__Exercise aim__
Report how many lines in the records below contain the string "sleeve", treating uppercase and lowercase as distinct. Give only the number.

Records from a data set

begin

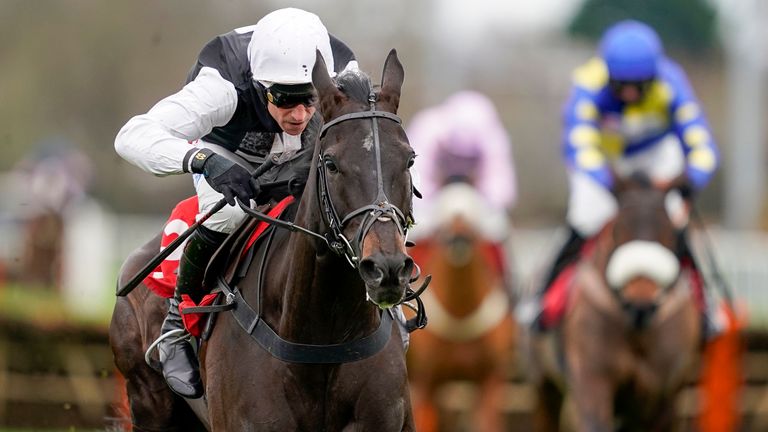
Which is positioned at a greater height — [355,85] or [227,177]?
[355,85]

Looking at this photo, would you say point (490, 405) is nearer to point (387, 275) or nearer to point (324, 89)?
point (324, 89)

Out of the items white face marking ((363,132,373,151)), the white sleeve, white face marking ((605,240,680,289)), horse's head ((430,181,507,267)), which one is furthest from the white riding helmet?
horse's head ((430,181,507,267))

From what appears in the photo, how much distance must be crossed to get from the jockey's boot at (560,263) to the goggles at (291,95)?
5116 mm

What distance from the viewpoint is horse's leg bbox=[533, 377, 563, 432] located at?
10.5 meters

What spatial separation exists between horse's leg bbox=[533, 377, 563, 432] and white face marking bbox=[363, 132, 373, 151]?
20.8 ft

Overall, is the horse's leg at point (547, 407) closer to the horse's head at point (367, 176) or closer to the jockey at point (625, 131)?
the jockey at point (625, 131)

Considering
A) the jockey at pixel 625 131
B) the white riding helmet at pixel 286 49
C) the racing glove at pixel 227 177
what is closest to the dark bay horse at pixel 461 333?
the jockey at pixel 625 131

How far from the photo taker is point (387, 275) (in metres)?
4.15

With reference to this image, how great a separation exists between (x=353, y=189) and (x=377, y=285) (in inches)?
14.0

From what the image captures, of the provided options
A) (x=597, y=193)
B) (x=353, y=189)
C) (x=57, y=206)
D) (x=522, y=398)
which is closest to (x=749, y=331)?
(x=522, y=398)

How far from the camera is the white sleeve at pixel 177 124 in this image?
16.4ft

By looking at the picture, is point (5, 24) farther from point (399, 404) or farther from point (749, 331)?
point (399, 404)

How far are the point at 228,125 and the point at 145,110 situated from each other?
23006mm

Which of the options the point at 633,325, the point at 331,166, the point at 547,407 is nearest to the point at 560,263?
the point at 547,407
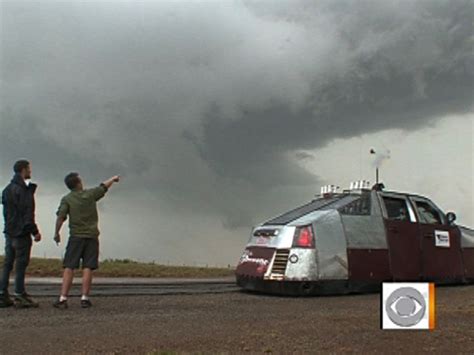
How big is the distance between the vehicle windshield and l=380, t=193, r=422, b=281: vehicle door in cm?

end
begin

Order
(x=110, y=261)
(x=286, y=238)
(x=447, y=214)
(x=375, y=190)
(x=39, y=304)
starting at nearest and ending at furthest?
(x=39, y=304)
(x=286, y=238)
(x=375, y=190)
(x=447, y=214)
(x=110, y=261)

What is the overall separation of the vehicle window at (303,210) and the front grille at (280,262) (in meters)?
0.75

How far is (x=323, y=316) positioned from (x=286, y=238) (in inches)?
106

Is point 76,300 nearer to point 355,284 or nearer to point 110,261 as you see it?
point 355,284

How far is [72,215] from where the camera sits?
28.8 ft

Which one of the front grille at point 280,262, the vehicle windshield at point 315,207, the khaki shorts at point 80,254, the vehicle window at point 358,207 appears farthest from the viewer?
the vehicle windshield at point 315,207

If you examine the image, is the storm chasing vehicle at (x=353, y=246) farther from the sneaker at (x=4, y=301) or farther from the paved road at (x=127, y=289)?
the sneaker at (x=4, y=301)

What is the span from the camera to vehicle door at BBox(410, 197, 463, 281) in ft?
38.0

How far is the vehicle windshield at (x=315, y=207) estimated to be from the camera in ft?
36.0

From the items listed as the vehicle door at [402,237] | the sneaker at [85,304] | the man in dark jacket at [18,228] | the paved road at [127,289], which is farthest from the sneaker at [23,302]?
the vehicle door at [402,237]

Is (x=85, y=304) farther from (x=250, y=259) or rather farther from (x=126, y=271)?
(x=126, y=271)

end
begin

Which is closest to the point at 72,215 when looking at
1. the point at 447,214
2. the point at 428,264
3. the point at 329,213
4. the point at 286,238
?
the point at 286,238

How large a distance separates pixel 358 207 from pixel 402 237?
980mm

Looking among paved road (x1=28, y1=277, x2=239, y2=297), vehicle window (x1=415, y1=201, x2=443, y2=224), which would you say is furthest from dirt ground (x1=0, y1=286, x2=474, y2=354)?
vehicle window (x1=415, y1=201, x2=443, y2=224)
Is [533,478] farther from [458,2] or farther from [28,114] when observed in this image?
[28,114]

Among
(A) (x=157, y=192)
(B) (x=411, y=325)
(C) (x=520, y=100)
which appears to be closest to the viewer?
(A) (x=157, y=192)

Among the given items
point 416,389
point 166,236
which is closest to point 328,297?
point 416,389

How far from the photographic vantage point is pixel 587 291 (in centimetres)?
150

end

__The output__
2